Chelsea's Portuguese manager Jose Mourinho (L) keeps the ball away from Liverpool's English midfielder Steven Gerrard (C) during the English Premier League football match between Liverpool and Chelsea at Anfield Stadium in Liverpool, northwest England, on April 27, 2014. AFP PHOTO / ANDREW YATES
Gerrard (8) tenta pegar a bola de José Moutinho, então treinador do Chelsea, em partida decisiva em que escorregou e permitiu ao time rival fazer um gol (Andrew Yates – 27.abr.2014/AFP)

O Liverpool não se recuperou naquela partida. Perdeu de 2 a 0 – o brasileiro Willian marcou no segundo tempo. Tropeçou de novo no jogo seguinte (3 a 3 com o Crystal Palace), e a vitória por 2 a 1 sobre o Newcastle na rodada final de nada serviu. O Manchester City faturou a taça.

Gerrard sente e sentirá a falta do título do campeonato nacional. Pode não ser a competição mais importante (é a Champions), mas, pela dedicação que ela exige – são nove meses jogando semana após semana, em pontos corridos, 38 jogos ao todo –, sua conquista tem um gostinho especial.

Que Gerrard não teve.

O que Gerrard teve, e de sobra, foi um futebol maravilhoso de se assistir.

Tive a felicidade de vê-lo em um Manchester United 3 x 2 Liverpool, no Old Trafford, em um domingo chuvoso de setembro de 2010.

Com os Reds atrás (2 a 0), Gerrard marcou de pênalti e de falta, em um intervalo de seis minutos, empatando o duelo. Comemorou com grande entusiasmo, perto da torcida dos Reds, que se situava próxima de onde eu estava – o búlgaro Berbatov, que já tinha feito os dois primeiros do United, desempatou perto no fim.

Nesse jogo, Gerrard exibiu o de sempre, e é bom que ele mesmo diga, conforme relato a Lineker, o jogador que foi. “Eu pude fazer um pouco de tudo. Podia cabecear, podia marcar, podia correr, podia fazer passes curtos e longos, podia fazer gols. O meu forte era isso: ter o porte físico e a resistência para fazer um pouco de tudo.”

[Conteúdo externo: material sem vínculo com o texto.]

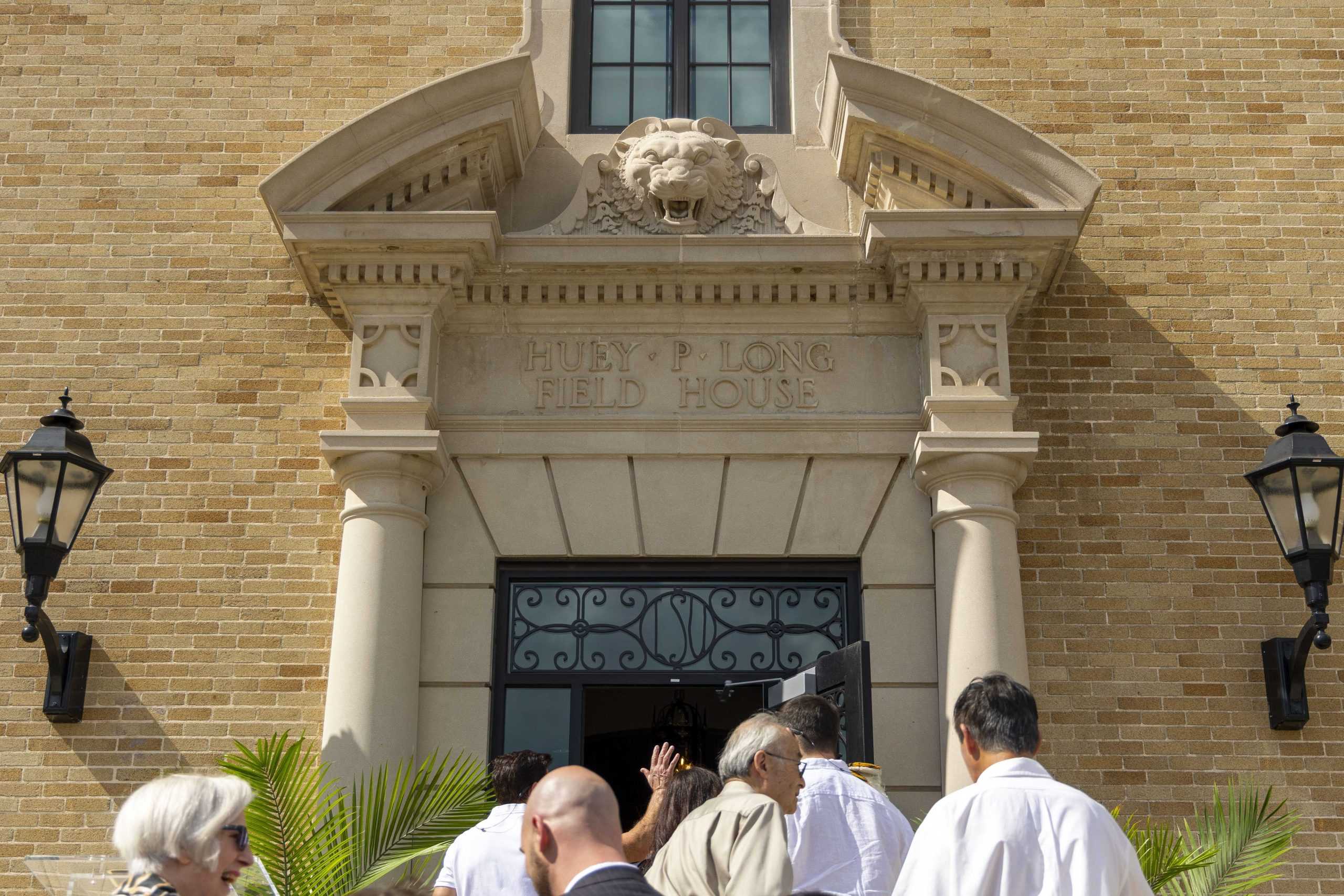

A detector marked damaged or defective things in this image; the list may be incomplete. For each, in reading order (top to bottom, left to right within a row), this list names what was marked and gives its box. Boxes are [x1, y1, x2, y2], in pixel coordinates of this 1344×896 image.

Posso dizer que a descrição é modesta.

Gerrard, de 1,83 m e 83 kg, foi um craque, cuja maior qualidade era a visão espetacular (suas viradas de jogo, verdadeiros lançamentos, eram constantes e precisas), e é difícil citar um meia que finalizasse de fora da área melhor que ele (talvez outro inglês, seu contemporâneo, Frank Lampard, ainda na ativa, equivalha-se).

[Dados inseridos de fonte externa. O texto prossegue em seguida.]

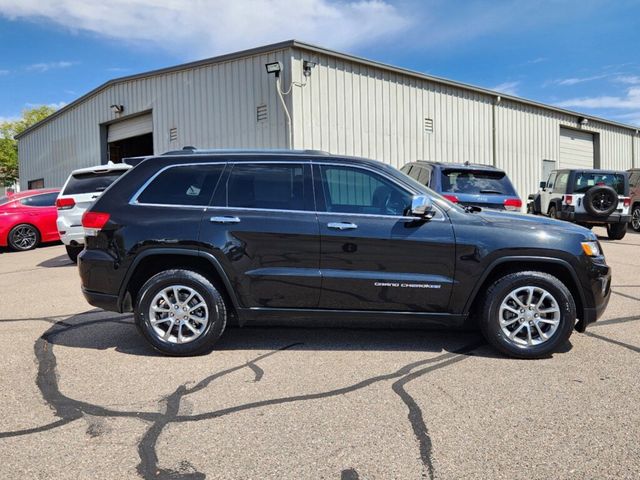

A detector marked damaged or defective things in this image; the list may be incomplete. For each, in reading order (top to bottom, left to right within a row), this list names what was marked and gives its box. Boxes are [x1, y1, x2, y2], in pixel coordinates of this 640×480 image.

crack in asphalt [0, 310, 480, 478]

Preferia o passe ao drible e batia faltas, pênaltis, escanteios. Quando não batia faltas e escanteios, ia para a área cabecear, o que fazia bem.

Marcava com qualidade e lealdade.

E era um líder.

Jogador completo. Deixa saudade.

Em tempo 1: Em 2015 e em 2016, Gerrard atuou pelo LA Galaxy, da Major League Soccer, o campeonato norte-americano de futebol. Em 41 jogos, fez cinco gols. Não ganhou títulos.

Em tempo 2: Na entrevista à BT Sport, Gerrard revelou qual o melhor jogador com quem atuou. “Luis Suárez, disparado.” Para o inglês, o uruguaio, hoje no Barcelona, é “fenomenal”.